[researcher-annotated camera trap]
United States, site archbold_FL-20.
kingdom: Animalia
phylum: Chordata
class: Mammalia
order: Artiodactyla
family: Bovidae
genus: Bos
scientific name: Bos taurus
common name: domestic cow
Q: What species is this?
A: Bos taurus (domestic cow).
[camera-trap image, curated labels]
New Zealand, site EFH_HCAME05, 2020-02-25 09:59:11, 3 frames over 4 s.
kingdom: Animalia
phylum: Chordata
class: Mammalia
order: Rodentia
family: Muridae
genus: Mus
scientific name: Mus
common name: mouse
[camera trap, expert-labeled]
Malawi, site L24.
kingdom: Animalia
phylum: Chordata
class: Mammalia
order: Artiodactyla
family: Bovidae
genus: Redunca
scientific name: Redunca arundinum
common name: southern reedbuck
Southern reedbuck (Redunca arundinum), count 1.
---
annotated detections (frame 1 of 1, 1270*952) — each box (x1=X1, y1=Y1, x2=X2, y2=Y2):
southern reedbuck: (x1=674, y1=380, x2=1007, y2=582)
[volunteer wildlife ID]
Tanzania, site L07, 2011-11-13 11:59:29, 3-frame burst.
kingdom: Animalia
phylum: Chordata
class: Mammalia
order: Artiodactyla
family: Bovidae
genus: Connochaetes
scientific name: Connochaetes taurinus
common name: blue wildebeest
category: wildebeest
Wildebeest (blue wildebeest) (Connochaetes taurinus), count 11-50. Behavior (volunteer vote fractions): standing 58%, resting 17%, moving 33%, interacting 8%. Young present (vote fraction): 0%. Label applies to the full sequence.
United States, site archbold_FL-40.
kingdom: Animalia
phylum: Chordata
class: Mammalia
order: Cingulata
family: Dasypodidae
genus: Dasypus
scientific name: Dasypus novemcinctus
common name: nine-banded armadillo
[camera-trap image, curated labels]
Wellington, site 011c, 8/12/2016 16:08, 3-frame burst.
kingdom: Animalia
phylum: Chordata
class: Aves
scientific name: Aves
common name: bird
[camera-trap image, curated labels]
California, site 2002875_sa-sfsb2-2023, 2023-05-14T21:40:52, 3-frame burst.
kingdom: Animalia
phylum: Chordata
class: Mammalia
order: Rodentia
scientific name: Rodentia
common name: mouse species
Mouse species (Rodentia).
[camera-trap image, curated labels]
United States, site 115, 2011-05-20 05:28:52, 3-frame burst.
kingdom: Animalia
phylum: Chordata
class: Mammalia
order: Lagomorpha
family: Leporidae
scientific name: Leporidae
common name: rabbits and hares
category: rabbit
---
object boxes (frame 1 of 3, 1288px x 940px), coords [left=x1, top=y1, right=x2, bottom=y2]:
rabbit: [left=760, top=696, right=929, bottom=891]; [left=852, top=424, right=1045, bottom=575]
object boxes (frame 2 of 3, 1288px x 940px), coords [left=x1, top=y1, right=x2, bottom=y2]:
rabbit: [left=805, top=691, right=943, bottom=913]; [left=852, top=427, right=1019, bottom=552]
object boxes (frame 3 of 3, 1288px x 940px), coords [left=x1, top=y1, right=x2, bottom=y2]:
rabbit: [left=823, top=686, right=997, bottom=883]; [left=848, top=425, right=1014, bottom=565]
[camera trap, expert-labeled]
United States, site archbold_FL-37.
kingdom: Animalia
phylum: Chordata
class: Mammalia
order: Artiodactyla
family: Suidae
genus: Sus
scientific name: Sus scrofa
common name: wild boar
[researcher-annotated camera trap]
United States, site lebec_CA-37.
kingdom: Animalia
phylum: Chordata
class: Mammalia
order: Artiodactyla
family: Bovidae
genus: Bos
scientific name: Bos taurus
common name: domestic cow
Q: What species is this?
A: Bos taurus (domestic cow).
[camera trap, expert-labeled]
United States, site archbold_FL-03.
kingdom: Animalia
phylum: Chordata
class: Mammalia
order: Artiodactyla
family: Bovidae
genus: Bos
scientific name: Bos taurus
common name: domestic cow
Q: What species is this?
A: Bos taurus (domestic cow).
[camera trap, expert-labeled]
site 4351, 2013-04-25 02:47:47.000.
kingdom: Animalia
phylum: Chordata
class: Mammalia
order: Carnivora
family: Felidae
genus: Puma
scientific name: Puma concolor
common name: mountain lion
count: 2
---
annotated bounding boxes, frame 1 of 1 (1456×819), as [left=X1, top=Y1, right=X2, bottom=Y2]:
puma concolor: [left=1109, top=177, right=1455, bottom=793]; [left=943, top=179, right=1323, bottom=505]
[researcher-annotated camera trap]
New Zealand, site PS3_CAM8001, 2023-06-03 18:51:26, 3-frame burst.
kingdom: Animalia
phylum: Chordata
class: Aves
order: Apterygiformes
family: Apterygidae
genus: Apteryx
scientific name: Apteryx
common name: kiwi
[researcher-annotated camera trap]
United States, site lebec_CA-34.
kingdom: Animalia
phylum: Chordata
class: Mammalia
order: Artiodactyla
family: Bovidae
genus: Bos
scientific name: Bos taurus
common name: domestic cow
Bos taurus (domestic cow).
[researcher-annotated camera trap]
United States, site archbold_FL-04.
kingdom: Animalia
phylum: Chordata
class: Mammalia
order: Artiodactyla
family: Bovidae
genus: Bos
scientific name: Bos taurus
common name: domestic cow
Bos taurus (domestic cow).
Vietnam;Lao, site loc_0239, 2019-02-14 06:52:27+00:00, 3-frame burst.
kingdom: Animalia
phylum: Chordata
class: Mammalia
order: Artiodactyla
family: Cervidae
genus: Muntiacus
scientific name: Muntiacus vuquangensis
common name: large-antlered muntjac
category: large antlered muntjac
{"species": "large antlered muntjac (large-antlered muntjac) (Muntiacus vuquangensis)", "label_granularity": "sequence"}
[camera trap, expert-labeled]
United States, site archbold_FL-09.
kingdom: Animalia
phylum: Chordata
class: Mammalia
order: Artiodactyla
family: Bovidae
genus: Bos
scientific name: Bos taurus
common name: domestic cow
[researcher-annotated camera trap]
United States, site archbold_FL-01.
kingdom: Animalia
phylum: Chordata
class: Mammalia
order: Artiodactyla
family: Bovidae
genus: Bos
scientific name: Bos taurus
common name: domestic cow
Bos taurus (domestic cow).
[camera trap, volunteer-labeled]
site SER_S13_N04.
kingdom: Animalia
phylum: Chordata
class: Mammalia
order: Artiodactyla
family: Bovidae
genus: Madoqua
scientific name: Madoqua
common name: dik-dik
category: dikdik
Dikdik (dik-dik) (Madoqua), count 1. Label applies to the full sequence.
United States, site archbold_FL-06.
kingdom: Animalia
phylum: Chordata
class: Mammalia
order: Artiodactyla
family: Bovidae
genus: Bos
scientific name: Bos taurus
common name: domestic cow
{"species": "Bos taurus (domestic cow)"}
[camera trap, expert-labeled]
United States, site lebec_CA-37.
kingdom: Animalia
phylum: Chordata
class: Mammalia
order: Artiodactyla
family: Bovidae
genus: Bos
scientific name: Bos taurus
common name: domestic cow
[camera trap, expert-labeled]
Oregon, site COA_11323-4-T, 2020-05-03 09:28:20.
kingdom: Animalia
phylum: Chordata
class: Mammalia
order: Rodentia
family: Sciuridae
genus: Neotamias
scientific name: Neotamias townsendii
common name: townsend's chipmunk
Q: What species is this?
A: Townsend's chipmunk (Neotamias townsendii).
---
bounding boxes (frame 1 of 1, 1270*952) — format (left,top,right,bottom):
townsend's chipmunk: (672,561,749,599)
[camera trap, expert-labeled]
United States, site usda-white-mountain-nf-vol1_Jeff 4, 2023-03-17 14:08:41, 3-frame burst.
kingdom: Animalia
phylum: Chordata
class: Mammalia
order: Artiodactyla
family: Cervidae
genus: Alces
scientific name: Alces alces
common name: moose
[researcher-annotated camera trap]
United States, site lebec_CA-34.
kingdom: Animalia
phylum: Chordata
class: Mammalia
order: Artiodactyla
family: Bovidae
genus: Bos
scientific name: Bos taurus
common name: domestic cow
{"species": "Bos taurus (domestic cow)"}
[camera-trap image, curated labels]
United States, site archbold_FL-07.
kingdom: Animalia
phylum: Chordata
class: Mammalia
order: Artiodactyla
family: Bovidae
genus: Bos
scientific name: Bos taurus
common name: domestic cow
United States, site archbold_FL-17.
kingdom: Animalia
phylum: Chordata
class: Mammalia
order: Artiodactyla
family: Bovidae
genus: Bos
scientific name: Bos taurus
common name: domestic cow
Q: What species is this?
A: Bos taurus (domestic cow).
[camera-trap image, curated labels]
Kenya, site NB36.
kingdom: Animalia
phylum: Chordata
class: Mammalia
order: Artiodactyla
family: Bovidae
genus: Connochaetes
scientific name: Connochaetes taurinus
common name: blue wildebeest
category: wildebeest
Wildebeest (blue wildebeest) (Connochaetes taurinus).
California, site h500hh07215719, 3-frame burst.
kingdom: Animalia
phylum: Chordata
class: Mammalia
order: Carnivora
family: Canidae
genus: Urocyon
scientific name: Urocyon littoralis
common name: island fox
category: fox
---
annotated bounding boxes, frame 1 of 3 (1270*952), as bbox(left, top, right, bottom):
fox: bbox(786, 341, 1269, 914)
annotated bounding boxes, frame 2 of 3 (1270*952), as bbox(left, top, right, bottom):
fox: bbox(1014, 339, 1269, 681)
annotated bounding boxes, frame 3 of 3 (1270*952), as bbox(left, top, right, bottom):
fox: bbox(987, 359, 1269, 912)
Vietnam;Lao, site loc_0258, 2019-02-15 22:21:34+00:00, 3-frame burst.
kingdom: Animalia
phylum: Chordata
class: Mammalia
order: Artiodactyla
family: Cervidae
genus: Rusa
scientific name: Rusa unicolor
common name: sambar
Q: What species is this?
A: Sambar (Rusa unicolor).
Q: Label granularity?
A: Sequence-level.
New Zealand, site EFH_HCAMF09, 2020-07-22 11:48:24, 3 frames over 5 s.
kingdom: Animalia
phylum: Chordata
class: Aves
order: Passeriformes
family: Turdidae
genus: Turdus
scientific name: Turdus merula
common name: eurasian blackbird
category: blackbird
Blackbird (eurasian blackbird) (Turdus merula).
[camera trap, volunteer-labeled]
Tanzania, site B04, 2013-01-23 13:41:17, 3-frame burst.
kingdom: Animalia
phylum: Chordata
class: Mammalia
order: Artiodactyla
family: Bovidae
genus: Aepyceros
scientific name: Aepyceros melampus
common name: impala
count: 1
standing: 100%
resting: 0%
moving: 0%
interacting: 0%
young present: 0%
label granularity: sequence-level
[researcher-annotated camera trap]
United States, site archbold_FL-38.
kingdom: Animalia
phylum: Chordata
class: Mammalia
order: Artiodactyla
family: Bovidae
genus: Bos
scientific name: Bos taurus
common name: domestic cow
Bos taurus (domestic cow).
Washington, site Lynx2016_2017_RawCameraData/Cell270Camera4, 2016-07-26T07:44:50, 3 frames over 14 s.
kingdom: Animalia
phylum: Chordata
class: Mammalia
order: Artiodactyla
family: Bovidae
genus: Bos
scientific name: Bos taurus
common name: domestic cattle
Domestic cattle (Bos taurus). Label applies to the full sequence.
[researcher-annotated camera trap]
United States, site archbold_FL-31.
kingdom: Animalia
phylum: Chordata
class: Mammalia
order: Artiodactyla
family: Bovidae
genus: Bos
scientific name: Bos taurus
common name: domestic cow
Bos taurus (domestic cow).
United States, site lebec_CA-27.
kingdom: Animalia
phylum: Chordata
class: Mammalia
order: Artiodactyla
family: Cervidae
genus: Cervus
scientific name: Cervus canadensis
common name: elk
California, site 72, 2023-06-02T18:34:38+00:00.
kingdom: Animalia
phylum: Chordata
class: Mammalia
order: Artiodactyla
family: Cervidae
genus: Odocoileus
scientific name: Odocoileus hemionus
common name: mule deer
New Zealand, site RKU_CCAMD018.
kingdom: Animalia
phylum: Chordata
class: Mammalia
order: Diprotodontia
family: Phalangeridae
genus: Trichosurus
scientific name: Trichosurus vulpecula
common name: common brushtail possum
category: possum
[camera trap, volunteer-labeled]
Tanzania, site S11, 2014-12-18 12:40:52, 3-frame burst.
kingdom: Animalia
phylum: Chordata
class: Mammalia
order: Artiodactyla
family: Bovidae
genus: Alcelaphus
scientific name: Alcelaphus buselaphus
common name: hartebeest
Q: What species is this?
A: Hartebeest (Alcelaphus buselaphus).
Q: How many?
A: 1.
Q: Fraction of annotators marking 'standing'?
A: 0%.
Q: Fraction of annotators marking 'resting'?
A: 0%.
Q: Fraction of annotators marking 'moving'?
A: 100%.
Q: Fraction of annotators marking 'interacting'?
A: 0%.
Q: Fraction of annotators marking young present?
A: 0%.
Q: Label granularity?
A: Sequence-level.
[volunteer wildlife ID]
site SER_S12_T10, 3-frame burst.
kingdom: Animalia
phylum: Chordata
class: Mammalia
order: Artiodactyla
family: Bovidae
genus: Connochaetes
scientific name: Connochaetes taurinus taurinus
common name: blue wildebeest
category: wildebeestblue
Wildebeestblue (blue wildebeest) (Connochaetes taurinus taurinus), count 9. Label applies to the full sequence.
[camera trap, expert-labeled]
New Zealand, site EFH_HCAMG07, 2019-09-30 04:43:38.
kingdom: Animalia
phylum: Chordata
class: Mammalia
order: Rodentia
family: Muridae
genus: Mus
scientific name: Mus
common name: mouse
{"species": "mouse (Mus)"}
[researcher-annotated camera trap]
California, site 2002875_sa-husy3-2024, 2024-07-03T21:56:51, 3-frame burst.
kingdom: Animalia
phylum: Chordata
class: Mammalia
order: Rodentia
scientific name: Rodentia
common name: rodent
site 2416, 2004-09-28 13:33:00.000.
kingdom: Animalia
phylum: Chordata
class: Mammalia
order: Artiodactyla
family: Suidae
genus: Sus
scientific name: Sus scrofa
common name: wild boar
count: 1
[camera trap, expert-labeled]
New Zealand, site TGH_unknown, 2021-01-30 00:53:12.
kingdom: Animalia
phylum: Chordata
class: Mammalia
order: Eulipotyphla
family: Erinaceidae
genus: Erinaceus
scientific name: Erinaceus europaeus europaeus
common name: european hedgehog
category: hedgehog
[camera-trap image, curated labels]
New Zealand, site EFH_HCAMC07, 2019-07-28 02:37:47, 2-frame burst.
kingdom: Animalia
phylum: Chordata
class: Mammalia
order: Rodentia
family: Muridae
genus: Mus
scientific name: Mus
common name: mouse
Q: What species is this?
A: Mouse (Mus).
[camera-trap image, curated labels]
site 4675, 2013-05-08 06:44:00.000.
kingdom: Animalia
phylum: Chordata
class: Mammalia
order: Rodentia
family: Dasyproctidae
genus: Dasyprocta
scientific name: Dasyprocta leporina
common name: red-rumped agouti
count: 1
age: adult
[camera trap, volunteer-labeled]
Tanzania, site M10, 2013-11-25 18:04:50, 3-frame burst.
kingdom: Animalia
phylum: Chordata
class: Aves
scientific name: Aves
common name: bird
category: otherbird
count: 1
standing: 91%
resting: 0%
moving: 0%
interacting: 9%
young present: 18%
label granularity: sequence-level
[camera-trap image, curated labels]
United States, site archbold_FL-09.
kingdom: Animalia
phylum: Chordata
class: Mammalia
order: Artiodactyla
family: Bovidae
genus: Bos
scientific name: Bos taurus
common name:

* Problem statement:
If a line of the data above contains "frames", copy it out.

* Response:
New Zealand, site EFH_HCAME05, 2020-02-25 09:59:11, 3 frames over 4 s.
New Zealand, site EFH_HCAMF09, 2020-07-22 11:48:24, 3 frames over 5 s.
Washington, site Lynx2016_2017_RawCameraData/Cell270Camera4, 2016-07-26T07:44:50, 3 frames over 14 s.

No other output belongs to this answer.